Lawrence of Gayrabia and Dial L for Rebecca

Recurring themes in our Hollywood class include censorship, changes in technology, and old white men. A less touched upon theme of this class has been the subtle presence of homosexuality. Even though Hollywood films have for the large part of the twentieth century been very conservative, homosexuality couldn’t be closeted in Hollywood, just like it can’t be closeted in real life (The Celluloid Closet 1995). Many of the films we watched — Rebecca, Lawrence of Arabia, Steamboat Bill Jr., The Children’s Hour, and Rebel Without a Cause — addressed homosexuality on a spectrum of implicitly to explicitly. I decided to watch The Celluloid Closet (1995), a documentary on a timeline of Hollywood’s depiction of homosexuality, to help me understand our films in the context of their times.

Lawrence disrobed.
Lawrence disrobed.

Early Hollywood cinema at times openly portrayed a homosexual relationship. For example, Wings (1927) shows a passionate kiss between two men. However, early Hollywood also punished the aura of homosexuality within effeminate behavior, i.e. the “sissy”, the subliminal homosexual who makes men feel more manly and women more womanly. In Steamboat Billy a running joke is that Buster Keaton’s character (in the immortal words of Mean Girls) is “too gay to function”. He’s not actually gay, but his puffy pants, ukelele, and habit of signaling his lapel flower to men indicate that he might be. To put everyone in the film and the audience at ease, he is straight-washed of his moustache, beret, and instrument.

Spatial reasoning question records:
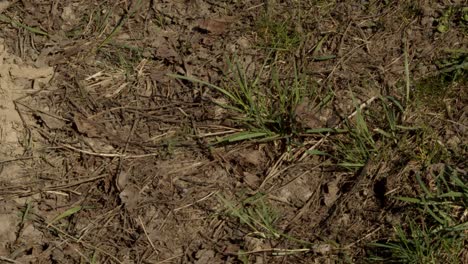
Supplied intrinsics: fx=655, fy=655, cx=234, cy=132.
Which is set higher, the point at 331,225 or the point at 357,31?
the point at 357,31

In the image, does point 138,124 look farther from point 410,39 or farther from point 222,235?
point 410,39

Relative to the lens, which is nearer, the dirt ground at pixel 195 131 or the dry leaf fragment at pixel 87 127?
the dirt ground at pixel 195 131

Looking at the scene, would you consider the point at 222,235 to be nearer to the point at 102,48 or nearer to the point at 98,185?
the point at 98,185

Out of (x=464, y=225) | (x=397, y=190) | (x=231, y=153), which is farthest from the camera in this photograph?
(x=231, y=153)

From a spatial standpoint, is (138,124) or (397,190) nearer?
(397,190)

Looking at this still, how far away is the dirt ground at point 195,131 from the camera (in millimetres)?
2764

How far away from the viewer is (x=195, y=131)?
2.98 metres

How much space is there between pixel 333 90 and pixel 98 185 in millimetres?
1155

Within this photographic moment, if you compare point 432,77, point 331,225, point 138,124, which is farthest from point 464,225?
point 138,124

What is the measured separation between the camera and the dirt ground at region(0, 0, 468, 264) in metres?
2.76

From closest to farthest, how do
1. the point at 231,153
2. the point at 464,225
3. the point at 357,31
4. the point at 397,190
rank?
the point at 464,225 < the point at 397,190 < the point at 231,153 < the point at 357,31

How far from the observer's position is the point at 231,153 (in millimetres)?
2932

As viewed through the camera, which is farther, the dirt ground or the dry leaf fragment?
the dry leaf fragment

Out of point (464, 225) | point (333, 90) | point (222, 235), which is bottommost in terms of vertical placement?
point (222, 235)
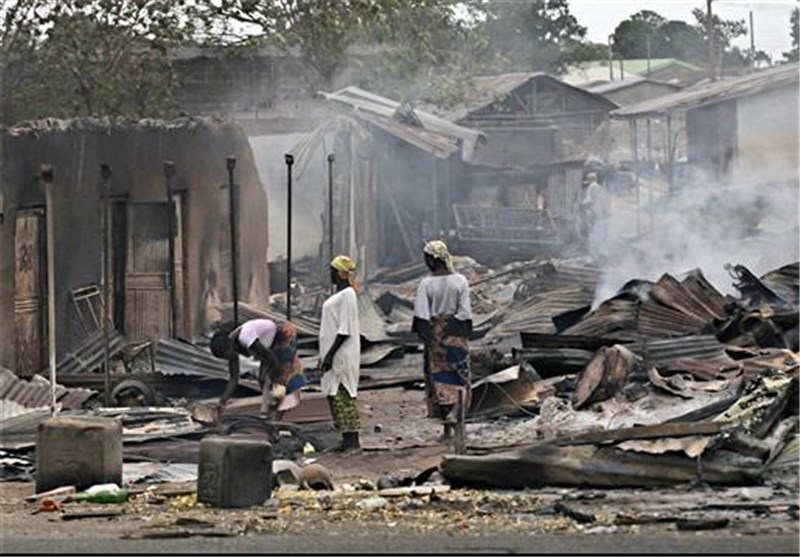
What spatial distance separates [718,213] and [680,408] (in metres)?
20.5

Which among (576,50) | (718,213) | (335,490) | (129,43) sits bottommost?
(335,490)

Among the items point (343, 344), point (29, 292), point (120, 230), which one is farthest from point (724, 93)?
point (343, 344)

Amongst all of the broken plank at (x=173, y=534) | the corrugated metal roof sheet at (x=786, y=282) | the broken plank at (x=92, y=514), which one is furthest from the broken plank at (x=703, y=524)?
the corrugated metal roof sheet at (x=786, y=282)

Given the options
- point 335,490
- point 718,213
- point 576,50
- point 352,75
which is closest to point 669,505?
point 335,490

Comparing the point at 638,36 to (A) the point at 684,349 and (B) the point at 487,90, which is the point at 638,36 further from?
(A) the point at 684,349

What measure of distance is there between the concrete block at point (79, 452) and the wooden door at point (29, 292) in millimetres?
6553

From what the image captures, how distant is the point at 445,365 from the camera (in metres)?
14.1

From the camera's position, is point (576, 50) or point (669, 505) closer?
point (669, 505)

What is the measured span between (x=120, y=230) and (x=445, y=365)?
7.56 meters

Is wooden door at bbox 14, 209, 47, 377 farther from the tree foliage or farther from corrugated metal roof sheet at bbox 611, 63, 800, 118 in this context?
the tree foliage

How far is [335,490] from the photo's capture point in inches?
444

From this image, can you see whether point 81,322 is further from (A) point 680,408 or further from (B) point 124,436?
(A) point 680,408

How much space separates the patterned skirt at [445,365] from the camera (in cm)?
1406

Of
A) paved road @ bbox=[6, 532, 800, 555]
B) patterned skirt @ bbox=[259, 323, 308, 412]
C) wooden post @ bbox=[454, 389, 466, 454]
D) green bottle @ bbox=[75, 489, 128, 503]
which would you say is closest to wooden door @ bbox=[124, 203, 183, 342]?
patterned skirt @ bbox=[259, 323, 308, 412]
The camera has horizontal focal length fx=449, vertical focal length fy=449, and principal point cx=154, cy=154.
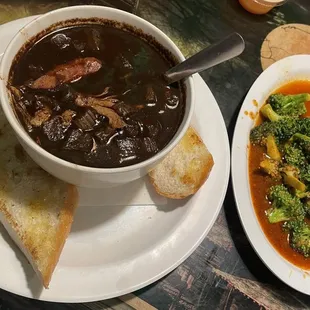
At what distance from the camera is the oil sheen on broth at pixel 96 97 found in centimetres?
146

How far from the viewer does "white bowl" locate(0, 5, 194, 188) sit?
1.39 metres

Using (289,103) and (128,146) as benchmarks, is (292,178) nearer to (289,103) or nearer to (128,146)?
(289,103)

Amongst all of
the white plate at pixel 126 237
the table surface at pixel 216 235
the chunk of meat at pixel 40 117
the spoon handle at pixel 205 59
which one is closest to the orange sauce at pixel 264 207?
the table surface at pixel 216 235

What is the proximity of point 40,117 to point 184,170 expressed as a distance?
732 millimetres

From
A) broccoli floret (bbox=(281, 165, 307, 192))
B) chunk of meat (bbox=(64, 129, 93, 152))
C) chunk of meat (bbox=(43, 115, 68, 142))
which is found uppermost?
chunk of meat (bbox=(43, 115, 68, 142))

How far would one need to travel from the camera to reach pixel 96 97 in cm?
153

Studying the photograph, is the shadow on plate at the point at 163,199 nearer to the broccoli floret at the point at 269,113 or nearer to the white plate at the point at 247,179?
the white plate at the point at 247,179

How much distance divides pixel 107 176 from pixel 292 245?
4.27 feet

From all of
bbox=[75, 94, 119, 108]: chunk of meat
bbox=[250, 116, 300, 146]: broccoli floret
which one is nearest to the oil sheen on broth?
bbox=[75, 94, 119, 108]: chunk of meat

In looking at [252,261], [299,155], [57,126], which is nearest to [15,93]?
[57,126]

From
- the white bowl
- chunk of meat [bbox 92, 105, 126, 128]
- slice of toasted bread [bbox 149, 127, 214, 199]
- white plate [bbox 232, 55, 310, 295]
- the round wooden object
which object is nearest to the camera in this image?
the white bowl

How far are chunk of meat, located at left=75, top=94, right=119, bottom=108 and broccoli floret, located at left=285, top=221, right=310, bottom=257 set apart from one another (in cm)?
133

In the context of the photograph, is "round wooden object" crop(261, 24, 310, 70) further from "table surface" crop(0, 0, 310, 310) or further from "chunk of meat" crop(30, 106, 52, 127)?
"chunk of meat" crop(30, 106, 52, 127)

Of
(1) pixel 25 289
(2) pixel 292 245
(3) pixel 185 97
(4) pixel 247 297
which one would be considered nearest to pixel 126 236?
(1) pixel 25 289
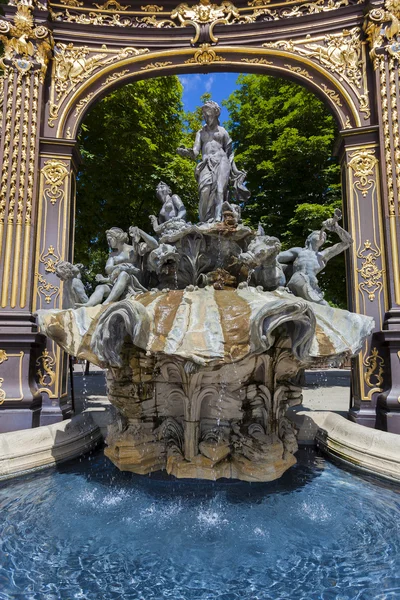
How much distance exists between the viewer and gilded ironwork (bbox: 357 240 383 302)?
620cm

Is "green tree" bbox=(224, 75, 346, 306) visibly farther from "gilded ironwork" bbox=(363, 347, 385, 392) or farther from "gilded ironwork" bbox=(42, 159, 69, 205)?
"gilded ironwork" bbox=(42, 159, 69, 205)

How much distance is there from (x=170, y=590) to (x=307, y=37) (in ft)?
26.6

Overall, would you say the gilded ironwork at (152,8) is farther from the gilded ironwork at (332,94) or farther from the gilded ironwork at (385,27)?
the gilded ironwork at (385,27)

Objectives:
a) List every line of the records that contains the word "found".
b) Pick up the essay on homosexuality in Hollywood film where it stops, and carry on writing it.
The essay on homosexuality in Hollywood film and the records are unrelated to each other.

Answers provided:
a)
At what distance from the camera is the oil sheen on broth at pixel 96 97 found in centimetres?
which is found uppermost?

b)
With the Hays Code, references to homosexuality had to be closeted. Apparently, because homosexuality was so subtly included within the Hays days, the dodo bird censors couldn’t pick up on it. This period also led to the emergence of the “obsesive psycho homosexual”: Rebecca (1940) and Rebel Without a Cause (1955) both feature this archetype. In Rebecca it’s the malevolent Mrs. Danvers aka Danny. She is rightfully creepy, popping up unexpectedly, unsmilingly, and androgynously. She is obsessed with Rebecca and preserving Rebecca’s memory. We met with the feminist Hitchcock critic, Tania Modleski, who had us read the end of the novel as compared with the book. In the novel, Danny burns Manderley and then runs off; in the film she burns up in Manderley like a witch on a stake. Similarly to Mrs. Danvers, Plato’s character is portrayed as freaky. The first time we meet him is in juvenile hall after he shot puppies. His obsession with Jim is a result of daddy issues, i.e. his love of Jim stems from the same sickness that caused him to shoot puppies. He also dies at the end. Another case of “the only good homosexual…”

Mrs. Danvers and Rebecca's fur.
Mrs. Danvers and Rebecca’s fur.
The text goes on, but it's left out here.